80 dkg piersi z gęsi, rozmaryn, majeranek, kolendra, sól 0,7 l białego wytrawnego wina, pęczek zielonej pietruszki

„Filet z gęsi nacieramy solą, rozmarynem, majerankiem i kolendrą, zawijamy w płócienną serwetę lub gazę. Układamy ciasno w rondlu. Zalewamy winem, przykrywamy i gotujemy na małym ogniu. Po około 50 minutach zdejmujemy naczynie z ognia i pozostawiamy, aż potrawa wystygnie (wówczas mięso nie będzie suche). Wystudzone mięso kroimy wplastry i układamy na półmisku posypując obficie zieleniną. Wywar redukujemy, czyli częściowo odparowujemy. Możemy go zagęś- cić dodając łyżeczkę mąki ziemniaczanej rozrobioną niewielką ilością wody. Chwilę gotujemy. W ten sposób otrzymamy sapor (sos), który podajemy z pokrojoną gęsiną.”

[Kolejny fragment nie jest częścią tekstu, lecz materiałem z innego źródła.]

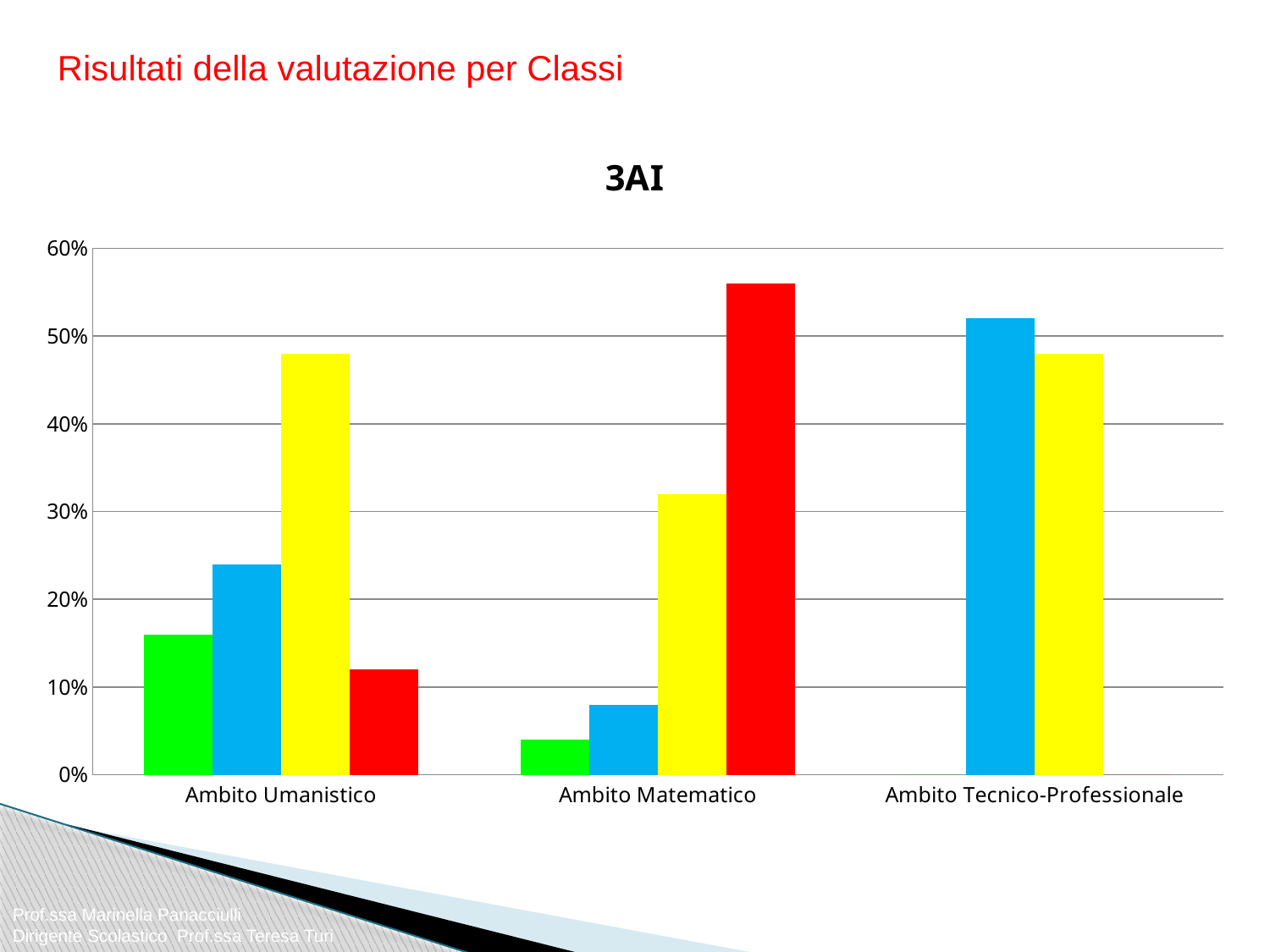
In Ambito Umanistico, which is larger: the yellow bar or the blue bar? the yellow bar Is the value of the yellow bar for Ambito Umanistico greater or less than 40%? greater Is the value of the red bar for Ambito Matematico greater or less than 50%? greater Is the value of the blue bar for Ambito Umanistico greater or less than 20%? greater In Ambito Tecnico-Professionale, which is larger: the blue bar or the yellow bar? the blue bar How many categories are shown on the x axis? 3 In Ambito Matematico, which coloured bar is the lowest? the green bar What is the title of the chart? 3AI Which category contains the tallest bar in the chart? Ambito Matematico How many bars are plotted for Ambito Tecnico-Professionale? 2 What kind of chart is shown on the slide? bar chart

Te artykuły również mogą Cię zainteresować:
Znajdujące się w portalu artykuły nie zawsze prezentują opinie zgodne ze stanowiskiem całej redakcji. Zachęcamy do dyskusji nad treścią przeczytanych artykułów, by to zrobić wystarczy podać swój nick i wysłać komentarz. O naszych artykułach możesz także porozmawiać na naszym forum. Możesz także napisać własny artykuł i wysłać go na adres naszej redakcji.

1 komentarz

  1. Natalia pisze:

    Dawniej czerninę jadałam na każdej rodzinnej uroczystości, teraz już jest mało smakoszy tej cudownej zupy. Kontynuuje jednak tradycję babci i na większe święta ją gotuje rodzince , korzystam jednak z gotowego koncentratu staropolska polewka marki Sagwiaz służącego do szybkiego przygotowania czerniny.